The Competition Commission of India has urged New Delhi judges to sustain a 2024 rule allowing penalties to be calculated on a company’s global turnover, arguing that India must match international practice to hold powerful digital platforms accountable. The hearing on Thursday, Jan. 8 followed a December 15 filing by the regulator, which is not public, in a challenge brought by Apple in November seeking to strike down the provision.

The legal clash centers on an ongoing CCI probe into Apple’s App Store practices, prompted by complaints from an alliance of Indian startups and Match Group, the owner of Tinder, alleging “abusive conduct” that forces developers to pay steep commissions. Apple has denied the underlying charges and in its court papers described the global-turnover measure as “unconstitutional, grossly disproportionate, [and] unjust.” The company argues that fines tied to worldwide revenue would be disproportionate to misconduct that occurred in India and would violate constitutional limits.

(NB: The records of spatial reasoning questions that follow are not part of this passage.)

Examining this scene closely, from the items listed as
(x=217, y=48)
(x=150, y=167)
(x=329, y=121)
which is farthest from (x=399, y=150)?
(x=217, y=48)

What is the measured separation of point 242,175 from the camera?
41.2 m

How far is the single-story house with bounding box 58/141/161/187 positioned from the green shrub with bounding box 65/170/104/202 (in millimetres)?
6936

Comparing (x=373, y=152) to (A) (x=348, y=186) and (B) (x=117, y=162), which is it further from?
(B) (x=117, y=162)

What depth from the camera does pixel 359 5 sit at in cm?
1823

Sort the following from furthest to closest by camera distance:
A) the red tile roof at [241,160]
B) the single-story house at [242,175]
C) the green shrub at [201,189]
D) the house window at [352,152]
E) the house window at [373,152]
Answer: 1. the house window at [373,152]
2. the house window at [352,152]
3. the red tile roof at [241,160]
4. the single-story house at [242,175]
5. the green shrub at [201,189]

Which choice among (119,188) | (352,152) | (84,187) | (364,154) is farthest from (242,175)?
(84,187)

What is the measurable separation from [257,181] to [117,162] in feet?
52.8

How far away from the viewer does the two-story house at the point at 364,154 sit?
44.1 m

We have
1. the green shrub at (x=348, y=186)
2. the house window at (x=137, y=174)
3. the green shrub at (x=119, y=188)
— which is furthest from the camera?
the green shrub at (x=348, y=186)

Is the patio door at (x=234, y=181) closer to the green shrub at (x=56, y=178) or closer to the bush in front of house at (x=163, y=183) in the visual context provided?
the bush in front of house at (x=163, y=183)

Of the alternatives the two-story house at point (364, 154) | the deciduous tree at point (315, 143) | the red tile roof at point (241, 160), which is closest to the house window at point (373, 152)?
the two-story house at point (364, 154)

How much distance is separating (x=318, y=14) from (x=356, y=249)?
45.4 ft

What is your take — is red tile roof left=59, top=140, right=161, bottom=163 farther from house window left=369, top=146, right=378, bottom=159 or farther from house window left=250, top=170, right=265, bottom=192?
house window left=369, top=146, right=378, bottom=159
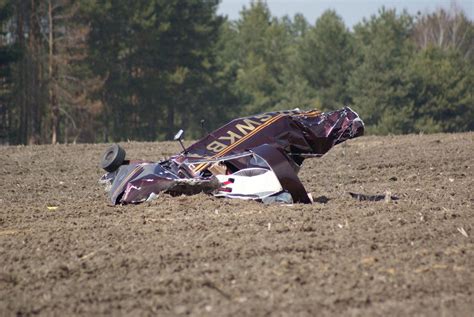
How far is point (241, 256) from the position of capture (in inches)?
270

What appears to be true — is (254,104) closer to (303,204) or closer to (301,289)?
(303,204)

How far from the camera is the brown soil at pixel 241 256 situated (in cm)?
555

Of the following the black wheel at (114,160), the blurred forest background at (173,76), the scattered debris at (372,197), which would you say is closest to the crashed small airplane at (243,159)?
the black wheel at (114,160)

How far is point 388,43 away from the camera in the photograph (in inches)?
2206

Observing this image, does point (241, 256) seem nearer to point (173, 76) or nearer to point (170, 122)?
point (173, 76)

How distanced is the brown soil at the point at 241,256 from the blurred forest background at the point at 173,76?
31.7 metres

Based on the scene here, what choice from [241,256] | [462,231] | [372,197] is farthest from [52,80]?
[241,256]

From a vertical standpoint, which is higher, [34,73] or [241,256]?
[34,73]

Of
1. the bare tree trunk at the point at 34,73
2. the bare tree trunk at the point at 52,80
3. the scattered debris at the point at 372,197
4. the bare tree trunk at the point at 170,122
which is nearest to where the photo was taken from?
the scattered debris at the point at 372,197

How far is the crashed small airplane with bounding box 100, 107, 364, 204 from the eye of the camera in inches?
391

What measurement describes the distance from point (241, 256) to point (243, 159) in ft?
10.7

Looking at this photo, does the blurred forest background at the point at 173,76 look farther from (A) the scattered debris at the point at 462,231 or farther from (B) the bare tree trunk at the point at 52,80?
(A) the scattered debris at the point at 462,231

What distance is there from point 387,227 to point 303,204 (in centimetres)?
184

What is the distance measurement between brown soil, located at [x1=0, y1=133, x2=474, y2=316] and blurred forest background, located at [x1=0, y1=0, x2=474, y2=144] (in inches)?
1249
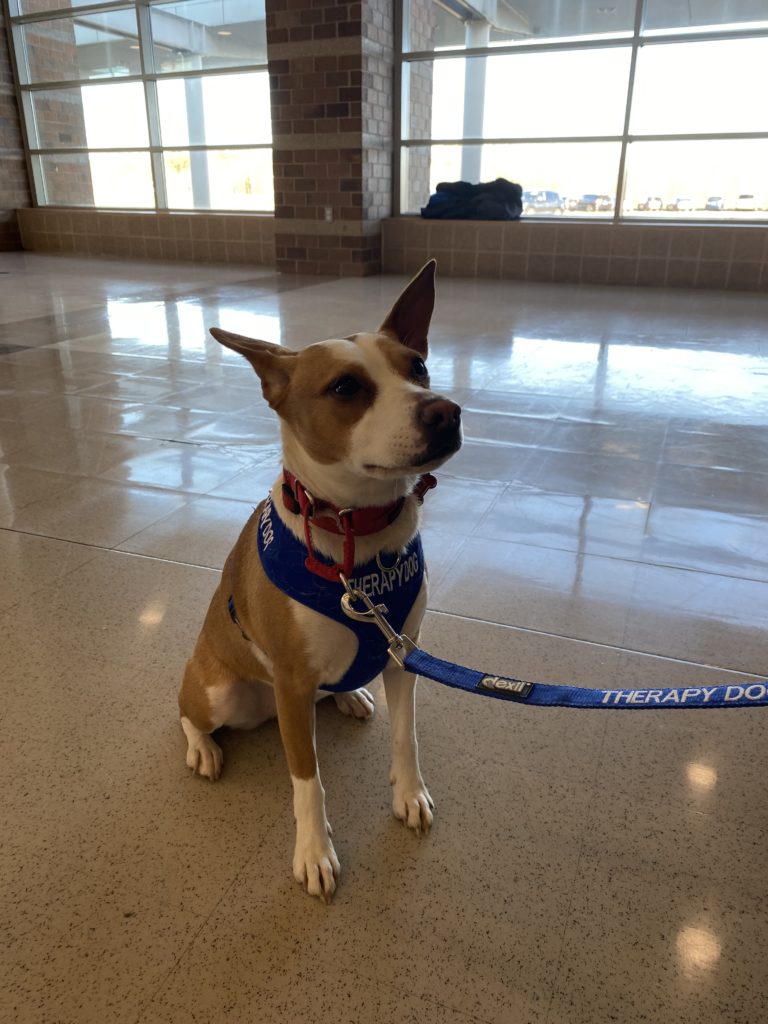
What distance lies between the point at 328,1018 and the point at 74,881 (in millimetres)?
561

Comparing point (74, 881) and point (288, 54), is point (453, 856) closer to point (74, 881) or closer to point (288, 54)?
point (74, 881)

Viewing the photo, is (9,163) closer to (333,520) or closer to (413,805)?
(333,520)

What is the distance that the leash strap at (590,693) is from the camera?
1.08 metres

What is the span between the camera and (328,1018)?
117 centimetres

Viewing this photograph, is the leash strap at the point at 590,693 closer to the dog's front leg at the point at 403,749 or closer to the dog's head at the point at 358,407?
the dog's front leg at the point at 403,749

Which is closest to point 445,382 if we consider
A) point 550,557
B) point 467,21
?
point 550,557

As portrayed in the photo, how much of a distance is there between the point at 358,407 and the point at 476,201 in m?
9.47

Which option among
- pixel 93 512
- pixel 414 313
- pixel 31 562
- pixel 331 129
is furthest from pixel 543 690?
pixel 331 129

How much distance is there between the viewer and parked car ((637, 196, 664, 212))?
9.41m

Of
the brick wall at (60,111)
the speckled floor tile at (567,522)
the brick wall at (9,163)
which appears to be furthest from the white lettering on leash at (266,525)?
the brick wall at (9,163)

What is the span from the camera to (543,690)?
1.25 metres

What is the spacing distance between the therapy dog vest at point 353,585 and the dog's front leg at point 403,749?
0.12 m

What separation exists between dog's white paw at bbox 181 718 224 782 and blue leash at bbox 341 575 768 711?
572 mm

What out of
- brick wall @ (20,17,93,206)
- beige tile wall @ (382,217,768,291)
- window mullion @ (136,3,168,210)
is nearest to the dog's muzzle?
beige tile wall @ (382,217,768,291)
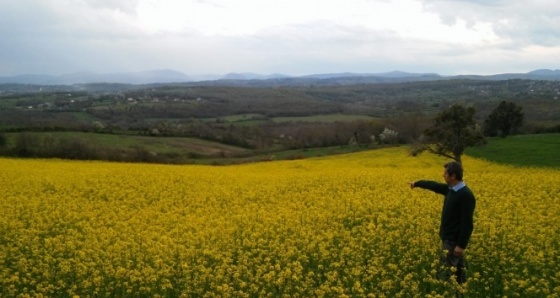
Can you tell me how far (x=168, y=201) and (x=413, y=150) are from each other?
78.3 ft

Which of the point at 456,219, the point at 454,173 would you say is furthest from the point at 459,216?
the point at 454,173

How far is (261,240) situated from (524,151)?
3197 centimetres

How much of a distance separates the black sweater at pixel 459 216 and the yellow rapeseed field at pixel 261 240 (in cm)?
73

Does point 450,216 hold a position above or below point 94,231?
above

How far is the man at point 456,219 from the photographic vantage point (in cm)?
918

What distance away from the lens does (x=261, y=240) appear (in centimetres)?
1175

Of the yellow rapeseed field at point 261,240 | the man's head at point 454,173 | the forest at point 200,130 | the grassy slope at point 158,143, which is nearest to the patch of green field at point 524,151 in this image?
the forest at point 200,130

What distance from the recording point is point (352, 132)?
75812mm

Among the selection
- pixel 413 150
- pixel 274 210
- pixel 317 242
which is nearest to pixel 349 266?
pixel 317 242

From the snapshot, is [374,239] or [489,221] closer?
[374,239]

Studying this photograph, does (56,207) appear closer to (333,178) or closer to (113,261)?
(113,261)

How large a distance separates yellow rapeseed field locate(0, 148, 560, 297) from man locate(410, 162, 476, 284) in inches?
17.1

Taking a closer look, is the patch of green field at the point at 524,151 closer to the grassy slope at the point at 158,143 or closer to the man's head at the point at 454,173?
the man's head at the point at 454,173

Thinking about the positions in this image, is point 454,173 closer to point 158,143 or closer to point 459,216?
point 459,216
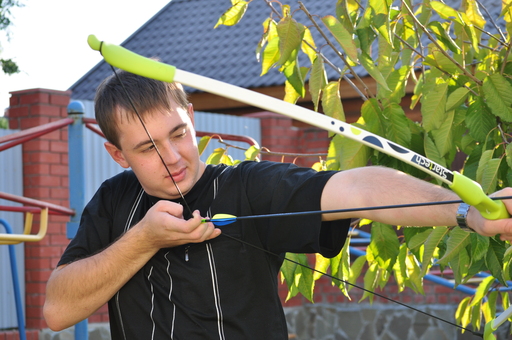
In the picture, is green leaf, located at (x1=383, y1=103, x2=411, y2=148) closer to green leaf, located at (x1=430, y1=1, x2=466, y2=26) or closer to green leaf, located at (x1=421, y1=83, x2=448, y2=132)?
green leaf, located at (x1=421, y1=83, x2=448, y2=132)

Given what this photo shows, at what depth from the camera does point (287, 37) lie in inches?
80.2

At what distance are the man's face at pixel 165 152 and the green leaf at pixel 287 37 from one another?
348mm

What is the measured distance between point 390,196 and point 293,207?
0.84 ft

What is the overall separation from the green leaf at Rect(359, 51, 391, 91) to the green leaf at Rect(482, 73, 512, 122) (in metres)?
0.32

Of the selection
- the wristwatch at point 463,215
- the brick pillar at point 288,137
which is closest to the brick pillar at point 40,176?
the brick pillar at point 288,137

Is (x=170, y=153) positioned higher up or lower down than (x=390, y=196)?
higher up

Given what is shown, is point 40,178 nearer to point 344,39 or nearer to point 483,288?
point 483,288

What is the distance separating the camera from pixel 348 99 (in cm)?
767

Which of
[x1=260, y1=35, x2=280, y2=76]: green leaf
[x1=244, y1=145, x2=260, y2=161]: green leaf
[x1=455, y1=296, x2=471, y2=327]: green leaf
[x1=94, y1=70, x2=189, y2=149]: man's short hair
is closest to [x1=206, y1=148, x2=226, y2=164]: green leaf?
[x1=244, y1=145, x2=260, y2=161]: green leaf

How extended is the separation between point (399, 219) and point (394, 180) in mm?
82

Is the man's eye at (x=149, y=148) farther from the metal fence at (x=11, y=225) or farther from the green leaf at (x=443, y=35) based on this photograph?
the metal fence at (x=11, y=225)

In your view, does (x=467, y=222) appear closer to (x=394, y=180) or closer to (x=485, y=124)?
(x=394, y=180)

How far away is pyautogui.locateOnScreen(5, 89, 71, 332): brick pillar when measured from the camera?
552cm

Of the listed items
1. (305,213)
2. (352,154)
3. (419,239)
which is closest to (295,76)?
(352,154)
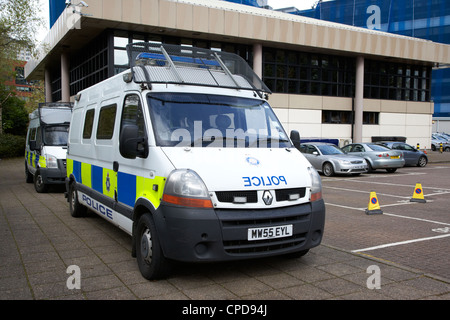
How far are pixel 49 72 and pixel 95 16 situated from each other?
63.0ft

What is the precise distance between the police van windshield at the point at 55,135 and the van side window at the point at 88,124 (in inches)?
204

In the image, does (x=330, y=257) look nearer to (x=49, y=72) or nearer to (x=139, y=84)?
(x=139, y=84)

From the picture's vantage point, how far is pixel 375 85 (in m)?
32.8

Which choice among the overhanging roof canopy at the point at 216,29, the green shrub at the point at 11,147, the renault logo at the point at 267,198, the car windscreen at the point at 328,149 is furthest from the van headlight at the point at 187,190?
the green shrub at the point at 11,147

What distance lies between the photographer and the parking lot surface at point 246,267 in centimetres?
411

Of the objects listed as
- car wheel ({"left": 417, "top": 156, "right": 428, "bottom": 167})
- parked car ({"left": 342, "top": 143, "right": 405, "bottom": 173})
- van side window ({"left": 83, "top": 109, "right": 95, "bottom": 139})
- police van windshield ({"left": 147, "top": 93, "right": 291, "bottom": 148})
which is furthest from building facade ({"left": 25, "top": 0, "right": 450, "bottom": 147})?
police van windshield ({"left": 147, "top": 93, "right": 291, "bottom": 148})

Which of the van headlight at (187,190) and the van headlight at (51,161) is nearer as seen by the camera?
the van headlight at (187,190)

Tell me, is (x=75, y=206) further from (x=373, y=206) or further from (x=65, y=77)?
(x=65, y=77)

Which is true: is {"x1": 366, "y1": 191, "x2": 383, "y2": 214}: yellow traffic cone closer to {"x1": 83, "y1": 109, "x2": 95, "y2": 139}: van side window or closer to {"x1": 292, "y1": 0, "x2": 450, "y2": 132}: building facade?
{"x1": 83, "y1": 109, "x2": 95, "y2": 139}: van side window

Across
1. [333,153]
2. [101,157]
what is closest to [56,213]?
[101,157]

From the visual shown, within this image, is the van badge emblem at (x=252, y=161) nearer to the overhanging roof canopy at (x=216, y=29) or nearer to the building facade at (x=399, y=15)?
the overhanging roof canopy at (x=216, y=29)

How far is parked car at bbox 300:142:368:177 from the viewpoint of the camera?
1686 cm

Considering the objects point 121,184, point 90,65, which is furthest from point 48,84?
point 121,184

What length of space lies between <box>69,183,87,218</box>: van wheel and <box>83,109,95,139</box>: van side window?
1.33m
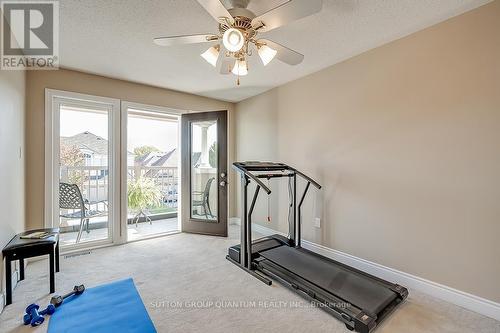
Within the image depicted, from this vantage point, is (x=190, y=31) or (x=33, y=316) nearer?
(x=33, y=316)

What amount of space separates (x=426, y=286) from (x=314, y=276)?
1.03 m

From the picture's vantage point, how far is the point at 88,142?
12.8 ft

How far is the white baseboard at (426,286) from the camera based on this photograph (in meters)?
1.85

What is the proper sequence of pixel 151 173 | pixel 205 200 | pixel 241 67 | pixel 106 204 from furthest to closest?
pixel 151 173 < pixel 205 200 < pixel 106 204 < pixel 241 67

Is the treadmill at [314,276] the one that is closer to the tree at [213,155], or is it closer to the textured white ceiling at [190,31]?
the tree at [213,155]

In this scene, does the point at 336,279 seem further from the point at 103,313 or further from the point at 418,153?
the point at 103,313

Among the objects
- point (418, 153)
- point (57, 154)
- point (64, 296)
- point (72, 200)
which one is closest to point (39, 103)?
point (57, 154)

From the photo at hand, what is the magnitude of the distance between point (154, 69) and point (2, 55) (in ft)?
4.67

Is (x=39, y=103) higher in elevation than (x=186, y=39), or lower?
lower

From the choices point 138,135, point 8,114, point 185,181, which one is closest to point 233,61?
point 8,114

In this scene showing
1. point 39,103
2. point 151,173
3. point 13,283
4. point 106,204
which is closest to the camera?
point 13,283

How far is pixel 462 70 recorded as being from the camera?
6.48 ft

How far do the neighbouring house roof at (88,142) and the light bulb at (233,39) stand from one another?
9.27ft

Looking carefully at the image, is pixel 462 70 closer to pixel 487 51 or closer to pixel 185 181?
pixel 487 51
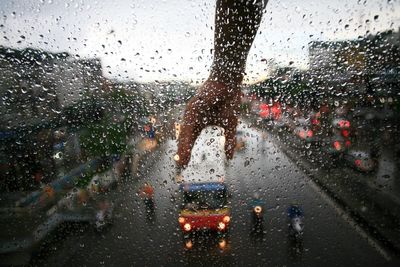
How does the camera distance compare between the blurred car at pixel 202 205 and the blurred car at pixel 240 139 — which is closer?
the blurred car at pixel 240 139

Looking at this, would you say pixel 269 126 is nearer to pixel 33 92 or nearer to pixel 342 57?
pixel 342 57

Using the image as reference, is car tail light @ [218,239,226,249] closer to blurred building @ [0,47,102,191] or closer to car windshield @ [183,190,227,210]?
car windshield @ [183,190,227,210]

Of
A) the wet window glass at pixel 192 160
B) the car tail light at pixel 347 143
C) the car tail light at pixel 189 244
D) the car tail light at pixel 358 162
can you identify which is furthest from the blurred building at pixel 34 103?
the car tail light at pixel 358 162

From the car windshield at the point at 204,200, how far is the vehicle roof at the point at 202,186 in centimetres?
1

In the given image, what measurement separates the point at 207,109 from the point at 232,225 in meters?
0.81

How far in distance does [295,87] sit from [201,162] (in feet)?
1.60

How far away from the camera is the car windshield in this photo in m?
1.17

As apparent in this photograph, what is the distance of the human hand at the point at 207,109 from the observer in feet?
2.31

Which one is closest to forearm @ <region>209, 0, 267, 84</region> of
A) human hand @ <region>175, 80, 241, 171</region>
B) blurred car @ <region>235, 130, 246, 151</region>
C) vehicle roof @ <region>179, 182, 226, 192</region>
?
human hand @ <region>175, 80, 241, 171</region>

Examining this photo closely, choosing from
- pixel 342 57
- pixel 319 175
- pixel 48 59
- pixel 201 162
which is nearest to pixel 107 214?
pixel 201 162

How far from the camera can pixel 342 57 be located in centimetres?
103

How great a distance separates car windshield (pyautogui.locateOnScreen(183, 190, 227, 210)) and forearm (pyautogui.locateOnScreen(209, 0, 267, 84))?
1.96 ft

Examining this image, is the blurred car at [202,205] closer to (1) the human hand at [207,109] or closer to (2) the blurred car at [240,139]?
(2) the blurred car at [240,139]

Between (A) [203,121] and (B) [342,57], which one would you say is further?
(B) [342,57]
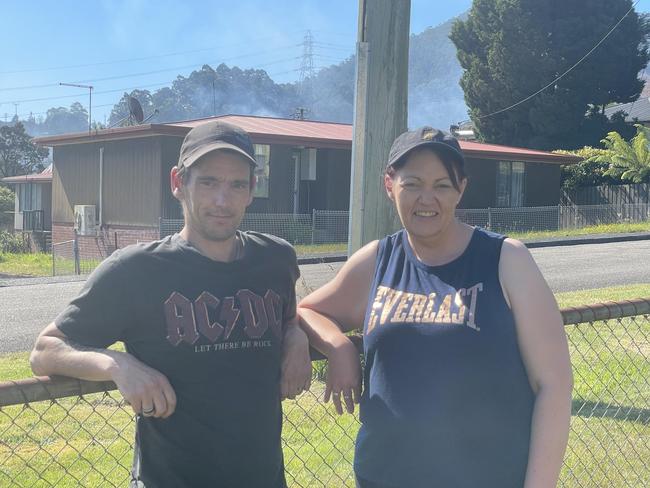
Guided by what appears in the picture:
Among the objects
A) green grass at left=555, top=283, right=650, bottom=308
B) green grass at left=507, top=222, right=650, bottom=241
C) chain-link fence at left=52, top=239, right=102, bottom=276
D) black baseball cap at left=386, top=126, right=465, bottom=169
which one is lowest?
chain-link fence at left=52, top=239, right=102, bottom=276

The CCI countered that fines confined to India-specific turnover would be ineffective against platforms that exert extensive market power while reporting minimal local revenue by channeling receipts through entities in other jurisdictions. “US$200 million or US$300 million doesn’t matter,” the regulator’s counsel told the court, saying such penalties would be immaterial to the world’s largest technology companies and would fail to deter conduct that harms developers, consumers and competition in India.

Legal and economic advisers note the practical stakes. Under the 2024 framework, some reporting has pointed to potential exposure in the tens of billions of dollars, with a cited estimate of roughly $38 billion attached to the Apple matter. Whether such a number would be realized depends on the court’s interpretation, the outcome of the underlying CCI investigation, and statutory caps or calculation methods the judiciary might impose.

AI-generated illustration
AI-generated illustration

Beyond Apple, the dispute signals a broader shift in India’s approach to competition enforcement. Regulators in multiple jurisdictions, notably the European Union, have long had the authority to levy fines based on global turnover as a means of aligning penalty size with the offending firm’s overall economic capacity. The CCI argues that similar tools are necessary in India, a market whose digital economy ranks among the largest globally and where multinationals can exercise significant influence despite relatively modest domestic revenues.

If the Delhi High Court upholds the rule, multinational firms operating in India should expect greater financial risk from antitrust investigations and likely higher incentives to settle or change platform practices. That would increase compliance costs and could accelerate shifts in platform-developer negotiations, fee structures and app distribution arrangements.

If the court strikes down the global-turnover basis, the CCI warned that enforcement would be blunted and dominant platforms could face penalties unlikely to alter behavior. The case remains before the bench that was scheduled previously under Chief Justice Devendra Kumar Upadhyaya and Judge Tushar Rao Gedela; further hearings and a decision timetable have not been disclosed. The ruling will test how India balances constitutional proportionality with the need to deter misconduct by firms whose economic footprint extends far beyond national borders.